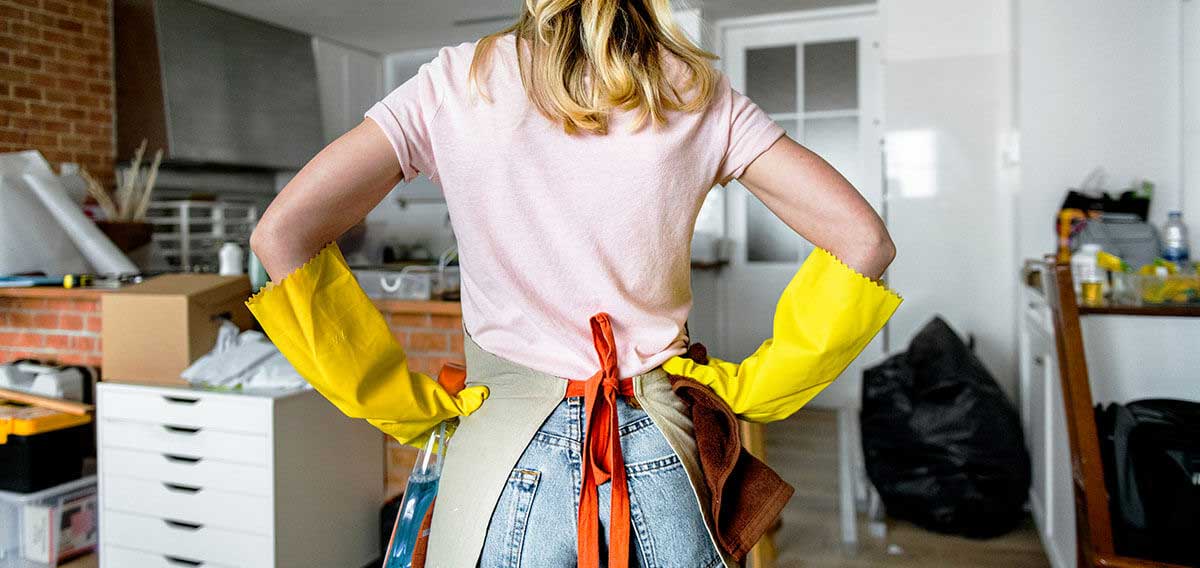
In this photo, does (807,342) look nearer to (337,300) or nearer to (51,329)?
(337,300)

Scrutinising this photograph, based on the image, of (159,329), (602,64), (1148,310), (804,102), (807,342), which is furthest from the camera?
(804,102)

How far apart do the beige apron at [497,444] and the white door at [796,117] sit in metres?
3.86

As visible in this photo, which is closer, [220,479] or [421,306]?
[220,479]

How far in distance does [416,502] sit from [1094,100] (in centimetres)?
324

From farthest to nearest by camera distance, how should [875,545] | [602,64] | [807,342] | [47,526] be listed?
[875,545] < [47,526] < [807,342] < [602,64]

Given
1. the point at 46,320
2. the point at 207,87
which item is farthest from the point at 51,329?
the point at 207,87

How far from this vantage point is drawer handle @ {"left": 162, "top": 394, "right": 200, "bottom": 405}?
2.20 meters

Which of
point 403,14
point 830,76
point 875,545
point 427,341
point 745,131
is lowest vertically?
point 875,545

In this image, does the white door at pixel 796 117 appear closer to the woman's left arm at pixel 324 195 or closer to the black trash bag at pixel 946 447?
the black trash bag at pixel 946 447

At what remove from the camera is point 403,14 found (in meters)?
4.63

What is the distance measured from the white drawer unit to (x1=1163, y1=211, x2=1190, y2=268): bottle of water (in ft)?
8.10

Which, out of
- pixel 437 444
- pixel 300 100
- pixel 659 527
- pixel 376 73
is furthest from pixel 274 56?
pixel 659 527

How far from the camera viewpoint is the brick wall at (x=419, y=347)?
2582 millimetres

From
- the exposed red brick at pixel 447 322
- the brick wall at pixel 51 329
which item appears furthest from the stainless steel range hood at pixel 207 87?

···

_PROBLEM DETAILS_: Copy out the entries verbatim, beginning with the line that contains "Which, out of" and ending with the line that contains "2582 millimetres", both included.

_OUTPUT OF THE EXERCISE_:
Which, out of
- pixel 437 444
- pixel 300 100
- pixel 659 527
- pixel 376 73
is furthest from pixel 274 56?
pixel 659 527

How far from the camera viewpoint is the brick wall at (x=419, y=347)?
2582 millimetres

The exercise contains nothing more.